Stosur-girlfriend-2011

6 Comments

  1. sugattiさん

    ジョコとナダルのモンテカルロの感想を書いてみました。ナダルはなかなかいい線をいってましたね。全仏が楽しみです。

  2. nakamaさん私はナダルの大ファンです。この頃のナダルの冴えない
    プレーに気をもんでいました。
    でも昨日のモイテカルロの準決勝ナダル対ジョコの試合は、今までない
    闘志が出て、見ていて興奮しまいた。ジョコに有ってナダルに無いのは、
    サービスリターンだけだと思います。
    nakamaさん昨日の試合を見ていましたでしょうか?
    もし見ていましたらnakamaさんの目には、ナダルはどの様に思われ
    ましたでしょうか?解説をリクエストしたいのですが?

  3. Chaoさん

    詳しいテニスウェアの説明ありがとうございます。ドレスウェアはナヴァロティロヴァ時代は主流だったように思います。しかもドレスは極端に短く、写真のエヴァートのようなフリルのついたアンダーウェアをわざと見せるのが流行っていたのが1970年代でした。私も何枚か持っていましたが、本当にお尻丸見えでしたね。あの頃は。

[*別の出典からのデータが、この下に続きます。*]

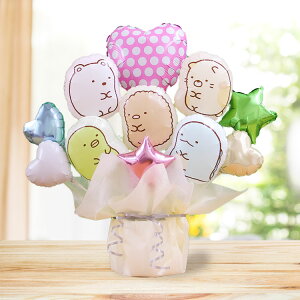 ݂R炵 o[Mtg   o[u[P ݂炵 a o[ o[Xf[ LN^[o[ o[d 킢 pXe jd Mtg JXj oY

    Chris Evert - File Photos

    フェデラーが負けてしまいましたねえ〜それにしてもモンフィスは潜在能力すべてを発揮して素晴らしいプレーでした。

    >「日曜日に缶ビール片手に寝っ転がってテレビを観ているお父さん」

    爆笑! ウェアだけでなく、フェデラー自身もおじさんっぽくなってきたので、デザインも再考案が必要かも。

  4.  ワンピースのドレス型ウェアが登場したのは90年代半ばで、マリー・ピエルス、マルチナ・ヒンギス、メアリ・ジョー・フェルナンデスなどが着用し始めましたね。

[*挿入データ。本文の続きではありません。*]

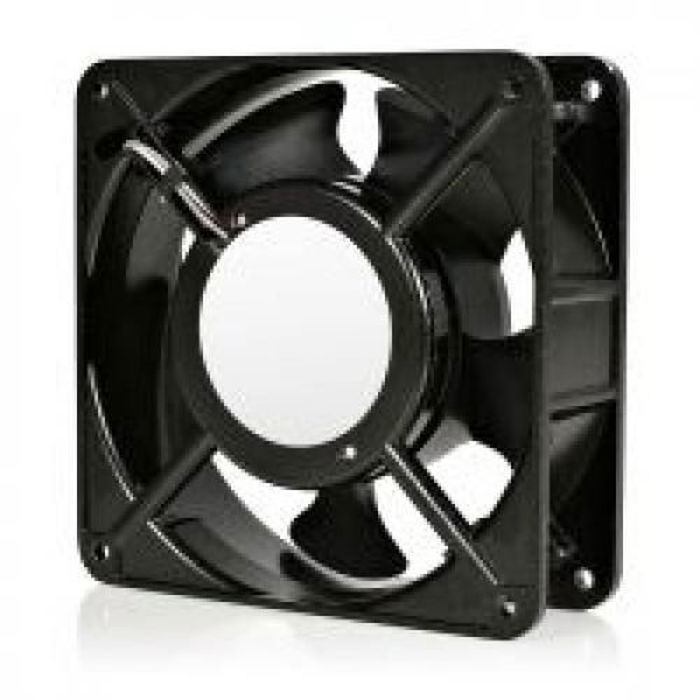 ventilateur 24V ~ 50 /60HZ 0,25A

     それまではシャツにスカートのセパレート・タイプのウェアが主流で、シュテフィ・グラフやモニカ・セレシュが、ワンピースのウェアは自分には似合わないと思うので違和感がある、と言っていた覚えがあります(実際には二人とも似合ってましたが)。

     アメリ・モレスモは、大体の場合はヒラヒラ感がまったくない、ランニングのようなシャツを着て、スカートではなくパンツを穿いていました。

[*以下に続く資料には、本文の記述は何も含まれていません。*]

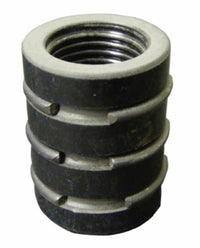 Profax PX-32 Insulator – 0.7in x 7/8in – Durable Welding Torch Insulator
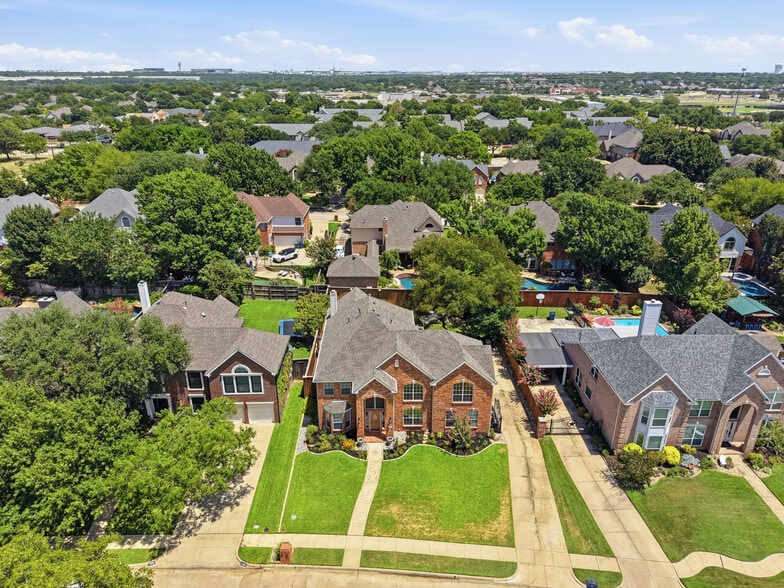 Building Photo - 4113 Williams Ct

     自分が好きでない服を着るのは嫌なものですし、スポーツの場合はウェアがしっくりくるかどうかもプレーに影響してしまうと思うので、スポンサーも考えてあげてほしいです。フェミニンなデザインが好きな選手もいれば、マニッシュなデザインが好きな選手もいますよね。、異性愛者、同性愛者、両性愛者であること以前に、服の好みは人それぞれですから。

     ところで、最近のフェデラーのウェアが、ますます「日曜日に缶ビール片手に寝っ転がってテレビを観ているお父さん」化している現状はどうにかならないものでしょうか…(笑)。

  5. なぜだかニューヨークの私学の先生はほとんどがゲイ(男女)ですね。おかしかったのは、息子の行っていた学校で、「自分はストレートなので差別されている」とストレートの体育の先生が学校を訴える事件がありました。

    マイノリティがストレートになってしまう時代に突入した感があります。

  6. ふうむ、僕は女性ではないので、女性のゲイの心理とか全然分かりませんが、男のゲイも分かるようで分かりません。

    30年以上前に、ブライアン デ パルマ監督の傑作サスペンス映画で『殺しのドレス』(Dressed to Kill)というのに、ゲイの精神科医が自分の心を乱すセクシ-な女性をナイフで切り殺すというのがありましたが、そこまでいかずとも、生物学的には変異なんでしょうね。生殖が出来ませんからね。

    しかし、10000人も人間がいれば確率的に数人の変異の発生も頷けるので、変異自体も自然なことなのかもしれません。

    でも、皆がゲイに走れば子孫が残せず、人類が絶えてしまいますので、やはりあまり薦められることじゃないのかな。

    子供がゲイになって喜ぶ親はいないと思うので、これまたやはりあまり社会現象として公認できないことなのかな、とも思いますし。

    ただ、ゲイに悪人はいなさそうですね。